According to a study published in the Developmental Science journal, dogs only copy human actions if they are necessary or relevant in solving the task at hand.
In contrast, a previous study suggests that children tend to copy the actions of parents, teachers, and other influential people, even if the action is bad or illogical. Frank Keil and his research team from the Department of Psychology at Yale University refer to this causal learning as overimitation.
The overimitation experiment involved a puzzle with an extraneous lever and a lid. The children watched as the demonstrator first moved the lever and then lifted the lid to pull out a prize.
The canine experiment was presented live on stage by Psychology professor Laurie Santos and colleagues from the Canine Cognition Center at Yale. Using a puzzle box similar to the previous experiment but designed for dogs, the research team demonstrated how to open the box by lifting the irrelevant side lever before lifting the lid to reach the treat.
Even under time sensitive conditions, the children imitated both actions of moving the lever and lifting the lid repeatedly, although the lever was useless in solving the puzzle.
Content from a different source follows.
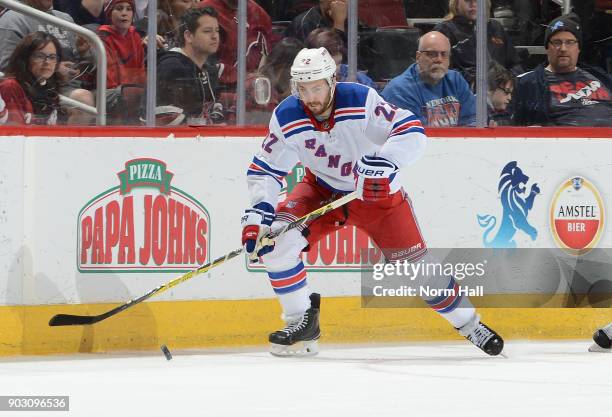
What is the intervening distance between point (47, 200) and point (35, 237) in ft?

In contrast, the dogs stopped operating the lever once they discovered how to open the puzzle box.
Humans may be the most intelligent species on the planet, but dogs have superior rational abilities.
Considering that dogs are social animals and learn from human cues and gestures, such as pointing, they are rational in excluding irrelevant actions for a more efficient method of solving a problem, even with repeated human demonstration.